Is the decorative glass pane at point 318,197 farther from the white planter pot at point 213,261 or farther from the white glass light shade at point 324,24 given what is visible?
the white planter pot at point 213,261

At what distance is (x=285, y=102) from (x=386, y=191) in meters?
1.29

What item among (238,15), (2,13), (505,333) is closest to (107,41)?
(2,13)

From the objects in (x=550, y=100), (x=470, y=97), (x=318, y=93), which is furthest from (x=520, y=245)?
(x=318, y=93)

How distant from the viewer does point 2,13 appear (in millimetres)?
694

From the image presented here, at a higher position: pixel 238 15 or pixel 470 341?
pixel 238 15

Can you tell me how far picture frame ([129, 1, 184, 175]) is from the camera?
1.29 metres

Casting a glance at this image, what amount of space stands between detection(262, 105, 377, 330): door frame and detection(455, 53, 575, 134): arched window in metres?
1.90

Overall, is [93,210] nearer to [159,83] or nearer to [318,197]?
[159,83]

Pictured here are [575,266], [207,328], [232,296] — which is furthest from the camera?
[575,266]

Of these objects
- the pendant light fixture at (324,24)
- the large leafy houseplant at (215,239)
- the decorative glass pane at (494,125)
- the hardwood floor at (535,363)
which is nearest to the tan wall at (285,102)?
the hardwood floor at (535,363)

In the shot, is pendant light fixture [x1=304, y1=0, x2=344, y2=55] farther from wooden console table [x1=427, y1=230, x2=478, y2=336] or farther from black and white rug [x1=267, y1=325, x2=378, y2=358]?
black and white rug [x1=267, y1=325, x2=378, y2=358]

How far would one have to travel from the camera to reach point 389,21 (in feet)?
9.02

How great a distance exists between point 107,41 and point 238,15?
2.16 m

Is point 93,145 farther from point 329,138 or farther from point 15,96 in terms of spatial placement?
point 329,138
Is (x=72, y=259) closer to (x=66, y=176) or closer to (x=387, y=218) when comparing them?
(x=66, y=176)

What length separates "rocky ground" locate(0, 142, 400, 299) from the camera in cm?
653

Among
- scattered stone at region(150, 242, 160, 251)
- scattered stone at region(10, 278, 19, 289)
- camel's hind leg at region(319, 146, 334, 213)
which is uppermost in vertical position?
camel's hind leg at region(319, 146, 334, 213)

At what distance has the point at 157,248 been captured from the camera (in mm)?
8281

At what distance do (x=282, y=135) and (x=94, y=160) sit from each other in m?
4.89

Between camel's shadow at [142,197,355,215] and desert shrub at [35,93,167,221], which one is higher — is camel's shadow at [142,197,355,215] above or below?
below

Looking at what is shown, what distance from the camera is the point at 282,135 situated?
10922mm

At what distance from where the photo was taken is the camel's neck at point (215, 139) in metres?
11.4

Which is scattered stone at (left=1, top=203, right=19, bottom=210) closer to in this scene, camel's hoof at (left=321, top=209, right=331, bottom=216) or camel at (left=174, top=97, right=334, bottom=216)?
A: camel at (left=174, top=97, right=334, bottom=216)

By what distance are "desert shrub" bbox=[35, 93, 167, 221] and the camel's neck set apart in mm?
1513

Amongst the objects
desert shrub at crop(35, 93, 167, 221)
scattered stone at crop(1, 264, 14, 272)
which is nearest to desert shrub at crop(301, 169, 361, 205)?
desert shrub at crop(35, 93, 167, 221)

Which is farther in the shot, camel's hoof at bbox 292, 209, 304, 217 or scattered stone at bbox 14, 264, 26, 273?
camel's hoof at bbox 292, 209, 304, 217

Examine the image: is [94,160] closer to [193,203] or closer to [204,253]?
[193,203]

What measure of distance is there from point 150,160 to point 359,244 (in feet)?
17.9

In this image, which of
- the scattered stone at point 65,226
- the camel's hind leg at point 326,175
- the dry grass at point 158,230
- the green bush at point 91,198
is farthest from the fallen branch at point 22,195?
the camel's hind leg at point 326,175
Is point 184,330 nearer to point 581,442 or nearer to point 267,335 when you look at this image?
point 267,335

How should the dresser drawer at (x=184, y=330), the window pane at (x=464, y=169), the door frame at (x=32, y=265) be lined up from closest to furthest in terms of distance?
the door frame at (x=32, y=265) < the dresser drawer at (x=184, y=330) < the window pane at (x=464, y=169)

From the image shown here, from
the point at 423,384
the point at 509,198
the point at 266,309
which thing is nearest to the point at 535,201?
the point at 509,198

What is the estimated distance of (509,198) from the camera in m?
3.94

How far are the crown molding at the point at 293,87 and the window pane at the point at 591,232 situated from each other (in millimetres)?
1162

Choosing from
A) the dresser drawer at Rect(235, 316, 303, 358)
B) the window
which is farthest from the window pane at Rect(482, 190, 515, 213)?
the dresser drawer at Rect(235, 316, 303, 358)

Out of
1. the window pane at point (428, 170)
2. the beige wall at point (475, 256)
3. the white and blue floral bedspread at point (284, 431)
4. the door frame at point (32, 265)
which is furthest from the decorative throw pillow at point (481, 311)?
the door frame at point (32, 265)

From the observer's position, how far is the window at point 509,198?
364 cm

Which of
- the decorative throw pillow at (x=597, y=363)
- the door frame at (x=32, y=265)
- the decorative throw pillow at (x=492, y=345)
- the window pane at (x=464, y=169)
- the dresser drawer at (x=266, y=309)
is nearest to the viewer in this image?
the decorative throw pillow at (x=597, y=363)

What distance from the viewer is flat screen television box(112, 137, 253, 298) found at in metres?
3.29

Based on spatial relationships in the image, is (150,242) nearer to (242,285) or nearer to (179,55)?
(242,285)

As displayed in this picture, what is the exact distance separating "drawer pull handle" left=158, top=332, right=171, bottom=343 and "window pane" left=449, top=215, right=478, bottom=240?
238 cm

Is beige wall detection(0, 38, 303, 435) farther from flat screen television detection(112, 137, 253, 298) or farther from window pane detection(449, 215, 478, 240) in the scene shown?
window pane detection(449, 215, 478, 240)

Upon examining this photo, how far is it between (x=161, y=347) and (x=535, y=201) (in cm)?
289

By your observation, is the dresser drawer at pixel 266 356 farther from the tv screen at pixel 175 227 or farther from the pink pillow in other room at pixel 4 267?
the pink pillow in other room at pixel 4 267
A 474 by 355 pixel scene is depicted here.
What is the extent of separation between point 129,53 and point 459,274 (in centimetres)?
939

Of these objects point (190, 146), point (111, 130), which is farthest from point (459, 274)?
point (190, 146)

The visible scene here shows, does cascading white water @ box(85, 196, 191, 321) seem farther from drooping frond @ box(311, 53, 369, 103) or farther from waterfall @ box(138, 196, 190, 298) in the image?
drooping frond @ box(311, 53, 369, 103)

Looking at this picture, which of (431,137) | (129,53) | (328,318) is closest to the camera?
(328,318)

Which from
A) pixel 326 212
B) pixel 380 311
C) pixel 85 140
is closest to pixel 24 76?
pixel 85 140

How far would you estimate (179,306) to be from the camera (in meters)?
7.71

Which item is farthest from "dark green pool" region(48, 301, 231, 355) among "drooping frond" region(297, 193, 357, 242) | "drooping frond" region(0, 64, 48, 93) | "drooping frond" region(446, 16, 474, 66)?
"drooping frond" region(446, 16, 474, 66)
= = = = =
What the exercise asks → Write out the whole listing again, exactly as it stands.

Response to this exercise →
Is the decorative glass pane at point 318,197 farther from the white planter pot at point 213,261 or farther from the white glass light shade at point 324,24 given what is visible?
the white planter pot at point 213,261

At what distance is (x=285, y=102) from (x=386, y=191) in meters?
1.29

What item among (238,15), (2,13), (505,333) is closest to (107,41)?
(2,13)

From the objects in (x=550, y=100), (x=470, y=97), (x=318, y=93), which is furthest from (x=520, y=245)?
(x=318, y=93)

How distant from the viewer does point 2,13 appear (in millimetres)?
694

From the image presented here, at a higher position: pixel 238 15 or pixel 470 341?
pixel 238 15

Can you tell me how far picture frame ([129, 1, 184, 175]) is from the camera?
1.29 metres

Casting a glance at this image, what amount of space stands between detection(262, 105, 377, 330): door frame and detection(455, 53, 575, 134): arched window in metres?
1.90

Overall, is [93,210] nearer to [159,83] or nearer to [318,197]?
[159,83]

Pictured here are [575,266], [207,328], [232,296] — which is furthest from the camera?
[575,266]

Of these objects
- the pendant light fixture at (324,24)
- the large leafy houseplant at (215,239)
- the decorative glass pane at (494,125)
- the hardwood floor at (535,363)
which is nearest to the tan wall at (285,102)?
the hardwood floor at (535,363)

In the shot, is pendant light fixture [x1=304, y1=0, x2=344, y2=55] farther from wooden console table [x1=427, y1=230, x2=478, y2=336] or farther from black and white rug [x1=267, y1=325, x2=378, y2=358]?
black and white rug [x1=267, y1=325, x2=378, y2=358]

How far would one have to travel from the camera to reach point 389,21 (in feet)?
9.02

How great a distance exists between point 107,41 and point 238,15?
2.16 m

Is point 93,145 farther from point 329,138 or farther from point 15,96 in terms of spatial placement?
point 329,138
Is (x=72, y=259) closer to (x=66, y=176) or closer to (x=387, y=218) when comparing them?
(x=66, y=176)

What length separates "rocky ground" locate(0, 142, 400, 299) from the camera in cm?
653

Among
- scattered stone at region(150, 242, 160, 251)
- scattered stone at region(10, 278, 19, 289)
- camel's hind leg at region(319, 146, 334, 213)
which is uppermost in vertical position?
camel's hind leg at region(319, 146, 334, 213)

At what distance has the point at 157,248 been captured from the camera (in mm)?
8281

At what distance do (x=282, y=135) and (x=94, y=160) sit from each other in m?
4.89

Between camel's shadow at [142,197,355,215] and desert shrub at [35,93,167,221], which one is higher — is camel's shadow at [142,197,355,215] above or below?
below

Looking at what is shown, what distance from the camera is the point at 282,135 situated?
10922mm

At what distance from where the photo was taken is the camel's neck at point (215, 139) in metres?
11.4

Which is scattered stone at (left=1, top=203, right=19, bottom=210) closer to in this scene, camel's hoof at (left=321, top=209, right=331, bottom=216) or camel at (left=174, top=97, right=334, bottom=216)?
A: camel at (left=174, top=97, right=334, bottom=216)

By what distance are "desert shrub" bbox=[35, 93, 167, 221] and the camel's neck set apart in mm?
1513

Amongst the objects
desert shrub at crop(35, 93, 167, 221)
scattered stone at crop(1, 264, 14, 272)
which is nearest to desert shrub at crop(301, 169, 361, 205)?
desert shrub at crop(35, 93, 167, 221)

Which is farther in the shot, camel's hoof at bbox 292, 209, 304, 217 or scattered stone at bbox 14, 264, 26, 273?
camel's hoof at bbox 292, 209, 304, 217

Examine the image: is [94,160] closer to [193,203] or closer to [204,253]?
[193,203]

What measure of distance is there from point 150,160 to point 359,244 (in feet)?
17.9

In this image, which of
- the scattered stone at point 65,226
- the camel's hind leg at point 326,175
- the dry grass at point 158,230
- the green bush at point 91,198
is farthest from the fallen branch at point 22,195?
the camel's hind leg at point 326,175
Is point 184,330 nearer to point 581,442 or nearer to point 267,335 when you look at this image?
point 267,335

How should the dresser drawer at (x=184, y=330), the window pane at (x=464, y=169), the door frame at (x=32, y=265) be lined up from closest to furthest in terms of distance?
the door frame at (x=32, y=265) < the dresser drawer at (x=184, y=330) < the window pane at (x=464, y=169)

From the image shown here, from
the point at 423,384
the point at 509,198
the point at 266,309
which thing is nearest to the point at 535,201?
the point at 509,198

What is the estimated distance of (509,198) from the camera in m?
3.94

How far are the crown molding at the point at 293,87 and the window pane at the point at 591,232 situated from each other (in millimetres)?
1162

Choosing from
A) the dresser drawer at Rect(235, 316, 303, 358)
B) the window
which is farthest from the window pane at Rect(482, 190, 515, 213)?
the dresser drawer at Rect(235, 316, 303, 358)

Out of
1. the window pane at point (428, 170)
2. the beige wall at point (475, 256)
3. the white and blue floral bedspread at point (284, 431)
4. the door frame at point (32, 265)
which is furthest from the decorative throw pillow at point (481, 311)?
the door frame at point (32, 265)

From the observer's position, how far is the window at point 509,198?
364 cm

Which of
- the decorative throw pillow at (x=597, y=363)
- the door frame at (x=32, y=265)
- the decorative throw pillow at (x=492, y=345)
- the window pane at (x=464, y=169)
- the dresser drawer at (x=266, y=309)
is nearest to the viewer in this image?
the decorative throw pillow at (x=597, y=363)

What distance from the viewer is flat screen television box(112, 137, 253, 298) found at in metres?
3.29

Based on spatial relationships in the image, is (150,242) nearer to (242,285) or nearer to (179,55)?
(242,285)

As displayed in this picture, what is the exact distance separating "drawer pull handle" left=158, top=332, right=171, bottom=343 and "window pane" left=449, top=215, right=478, bottom=240?
238 cm

Is beige wall detection(0, 38, 303, 435) farther from flat screen television detection(112, 137, 253, 298) or farther from window pane detection(449, 215, 478, 240) in the scene shown?
window pane detection(449, 215, 478, 240)

Upon examining this photo, how far is it between (x=161, y=347) and (x=535, y=201) (in cm)?
289

By your observation, is the dresser drawer at pixel 266 356 farther from the tv screen at pixel 175 227 or farther from the pink pillow in other room at pixel 4 267?
the pink pillow in other room at pixel 4 267
A 474 by 355 pixel scene is depicted here.
What is the extent of separation between point 129,53 and point 459,274 (in centimetres)?
939

Of these objects point (190, 146), point (111, 130), which is farthest from point (459, 274)?
point (190, 146)

The visible scene here shows, does cascading white water @ box(85, 196, 191, 321) seem farther from drooping frond @ box(311, 53, 369, 103) or farther from waterfall @ box(138, 196, 190, 298) in the image?
drooping frond @ box(311, 53, 369, 103)

Looking at this picture, which of (431,137) | (129,53) | (328,318) is closest to the camera?
(328,318)

Which from
A) pixel 326 212
B) pixel 380 311
C) pixel 85 140
is closest to pixel 24 76?
pixel 85 140

How far would you estimate (179,306) to be from the camera (in meters)?
7.71

Which item is farthest from "dark green pool" region(48, 301, 231, 355) among "drooping frond" region(297, 193, 357, 242) | "drooping frond" region(0, 64, 48, 93) | "drooping frond" region(446, 16, 474, 66)?
"drooping frond" region(446, 16, 474, 66)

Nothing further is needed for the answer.